Dhawan, who made his debut at a tender age of 17, would go on to play for the country for over 30 years, winning the World Test Championship title in 1997 and the Indian Premier League title in 2003.
He was known as the ‘cricut’, which translates as the best in the village.
He would be considered by many as one of the best crickerers in the world.
He also had an uncanny ability to get the ball over the line.
Kumar made his Test debut at the age of 24, but he never managed to break into a Test side and instead became an everyday member of the Test side, who would often beat the Aussies to the crease in the early stages of the series.
“It was a very difficult time for us as crickiers because we didn’t have the facilities, so we struggled to break through the Aussie ranks.
But then we got a chance with Rohit and he became one of India’s most successful crickters,” recalled Dhawan.
Rohit Sharma has become one of cricket’s most celebrated crickmakers after scoring 1,000 runs in his career, but the only thing he really enjoyed about cricket was the thrill of victory.
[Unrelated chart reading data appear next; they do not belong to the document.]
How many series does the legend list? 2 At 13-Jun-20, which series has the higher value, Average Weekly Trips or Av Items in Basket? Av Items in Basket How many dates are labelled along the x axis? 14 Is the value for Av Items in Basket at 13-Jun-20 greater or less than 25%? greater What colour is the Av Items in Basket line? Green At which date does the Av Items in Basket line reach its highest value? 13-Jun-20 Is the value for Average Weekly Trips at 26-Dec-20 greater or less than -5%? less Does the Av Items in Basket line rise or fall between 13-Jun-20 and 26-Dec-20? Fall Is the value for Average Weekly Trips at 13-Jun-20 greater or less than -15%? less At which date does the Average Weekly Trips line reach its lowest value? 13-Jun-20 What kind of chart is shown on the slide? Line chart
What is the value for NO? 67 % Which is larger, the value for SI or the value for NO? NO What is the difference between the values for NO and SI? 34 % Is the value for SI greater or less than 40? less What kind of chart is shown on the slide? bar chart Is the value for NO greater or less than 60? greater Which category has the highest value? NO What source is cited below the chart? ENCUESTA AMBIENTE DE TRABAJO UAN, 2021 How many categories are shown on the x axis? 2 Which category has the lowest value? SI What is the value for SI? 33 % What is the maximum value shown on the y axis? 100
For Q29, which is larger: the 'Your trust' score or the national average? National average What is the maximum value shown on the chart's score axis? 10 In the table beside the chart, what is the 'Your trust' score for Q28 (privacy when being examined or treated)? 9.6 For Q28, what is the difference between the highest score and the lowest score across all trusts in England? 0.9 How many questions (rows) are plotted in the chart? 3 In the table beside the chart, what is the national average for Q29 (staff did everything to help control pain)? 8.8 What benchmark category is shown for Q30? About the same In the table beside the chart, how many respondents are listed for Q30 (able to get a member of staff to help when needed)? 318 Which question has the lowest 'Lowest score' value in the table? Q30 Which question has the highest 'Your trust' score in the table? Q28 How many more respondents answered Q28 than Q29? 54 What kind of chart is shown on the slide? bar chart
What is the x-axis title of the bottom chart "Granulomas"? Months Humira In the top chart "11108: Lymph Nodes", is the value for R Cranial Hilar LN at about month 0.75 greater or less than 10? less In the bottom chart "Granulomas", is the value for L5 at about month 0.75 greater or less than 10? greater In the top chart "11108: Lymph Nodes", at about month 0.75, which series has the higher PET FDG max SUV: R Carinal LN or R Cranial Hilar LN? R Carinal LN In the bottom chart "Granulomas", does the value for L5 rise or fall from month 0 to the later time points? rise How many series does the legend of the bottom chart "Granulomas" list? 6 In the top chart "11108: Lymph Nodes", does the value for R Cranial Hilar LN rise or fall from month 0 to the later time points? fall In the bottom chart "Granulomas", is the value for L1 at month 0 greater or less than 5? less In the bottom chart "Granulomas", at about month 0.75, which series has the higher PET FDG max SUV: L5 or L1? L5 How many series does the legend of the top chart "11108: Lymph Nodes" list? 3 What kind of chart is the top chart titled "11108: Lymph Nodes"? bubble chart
He scored a record of 1,085 runs in the ICC Champions Trophy in 2013, before he made his full-time Test debut in 2014.
The Indian crickies of the past are mostly unknown in the public eye, but many have made their mark on the game through their batting or fielding.
A few names stand out.
In 2003, a 16-year-old from Uttar Pradesh named Harish Salve was the youngest ever Indian to play Test cricket, and was considered one of world’s greatest batsmen.
He made his international debut for India in 2010.
Salve was a popular choice for the India captaincy as he had a good combination of pace, speed and control.
He was also a very intelligent batsman who could bowl through a lot of batsmen, even if his bowling was not great.
Despite being one of only three Indian cricks to ever play Test, Salve had an unenviable task in making his Test Test debut.
India lost in the World Twenty20 in 2014, and Salve made the cut for the World Cricket Council’s Twenty20 team, but his decision to retire as a crickety batsman was one of his regrets.
He had to take a lot off the table and concentrate on cricket.
“I would have liked to be playing Test cricket at a higher level, I had to give up playing Test for good,” he said.
Salve’s career ended after India won the 2019 World Cup.
Salves would later go on play for India and the country would go into the 2019-20 World Cup, winning it for the first time in 2019.
While India’s cricket team has seen some changes in the last few years, it still has a long way to go to break out from the shadows of England.
For every great cricker in the past, there have been many lesser ones who were overlooked.